The wrong people teach us the best lessons. As a clever nation, we had always used our ballot and chased the wrong people away when they nosedived. Despite taking a few progressive steps, such as improving the democratic space, the Government of Maithripala Sirisena and Ranil Wickremesinghe is a good case study for bad governance.
There is disappointment and disillusionment all over. They have wasted three years in office. In Parliament too there appears to be major confusion. If the promised political reforms had been carried out credibly, i.e. the abolition of the executive presidency, elimination of corruption, returning to a parliamentary system of governance, etc. all that could have created a significant impact on the State and the culture of impunity and governance.
The Government failed to consider the need to look into promised economic revival, creation of employment and reduction of the cost of living. They ignored confidence-building measures while moving forward.

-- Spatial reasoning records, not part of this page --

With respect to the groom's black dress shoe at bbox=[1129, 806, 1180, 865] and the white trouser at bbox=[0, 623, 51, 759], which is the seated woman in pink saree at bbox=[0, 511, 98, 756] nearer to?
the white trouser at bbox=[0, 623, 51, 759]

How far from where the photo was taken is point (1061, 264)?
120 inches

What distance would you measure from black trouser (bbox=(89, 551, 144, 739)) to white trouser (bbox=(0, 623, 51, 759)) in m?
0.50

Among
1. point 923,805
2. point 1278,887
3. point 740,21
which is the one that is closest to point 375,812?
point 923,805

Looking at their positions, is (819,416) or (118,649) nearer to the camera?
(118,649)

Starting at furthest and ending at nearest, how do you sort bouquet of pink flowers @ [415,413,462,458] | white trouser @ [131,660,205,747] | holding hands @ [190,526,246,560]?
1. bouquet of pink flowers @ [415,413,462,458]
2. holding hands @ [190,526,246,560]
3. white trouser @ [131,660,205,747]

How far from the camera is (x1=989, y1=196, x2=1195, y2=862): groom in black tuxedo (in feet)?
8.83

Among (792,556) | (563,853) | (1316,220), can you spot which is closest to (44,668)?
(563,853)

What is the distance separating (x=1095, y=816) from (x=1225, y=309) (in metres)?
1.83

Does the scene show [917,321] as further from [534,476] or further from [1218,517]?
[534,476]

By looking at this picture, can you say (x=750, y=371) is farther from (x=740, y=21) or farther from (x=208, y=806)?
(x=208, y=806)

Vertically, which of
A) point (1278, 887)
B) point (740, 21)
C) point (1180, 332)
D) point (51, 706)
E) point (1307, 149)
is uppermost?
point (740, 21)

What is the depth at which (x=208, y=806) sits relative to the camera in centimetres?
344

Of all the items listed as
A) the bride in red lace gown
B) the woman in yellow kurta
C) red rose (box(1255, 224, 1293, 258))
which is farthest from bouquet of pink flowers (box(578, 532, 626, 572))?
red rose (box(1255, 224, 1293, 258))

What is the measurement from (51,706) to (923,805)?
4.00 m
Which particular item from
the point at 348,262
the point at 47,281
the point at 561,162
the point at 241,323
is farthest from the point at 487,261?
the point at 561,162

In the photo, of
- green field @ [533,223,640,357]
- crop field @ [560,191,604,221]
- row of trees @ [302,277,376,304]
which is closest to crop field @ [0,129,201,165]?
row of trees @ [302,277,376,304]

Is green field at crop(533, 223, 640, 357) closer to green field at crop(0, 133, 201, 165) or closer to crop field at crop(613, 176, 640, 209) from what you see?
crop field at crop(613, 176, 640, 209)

The Government also delayed local government elections, which has subsequently resulted in a political impasse, which is also an unwise creation by choice. Furthermore, they began losing the political will to investigate high-profile corruption cases and their mindset of taking legal action against perpetrators even before the expiry of their first year in office.
The first step in that direction was my removal from the Presidential Commission of Inquiry to Investigate and Inquire into Serious Acts of Fraud, Corruption and Abuse of Power, State Resources and Privileges (PRECIFAC) w.e.f 1 March 2016. All this no doubt was political bungling and has now bounced back on the Government, causing irreparable damage.
The legislative process in Sri Lanka is based on constitutional provisions and the Standing Orders adopted by Parliament in terms of Article 74 of the Constitution.
Standing Orders are the rules and guidelines for conducting the day-to-day business of the House in an orderly manner.
In Parliament, the Speaker, who is expected to act with impartiality and authority, on the guidance of the Secretary-General, should not allow the members to engage in politics. Parliamentary politics is necessarily permitted only if members fall in line with the rules, regulations and practices of parliamentary procedure.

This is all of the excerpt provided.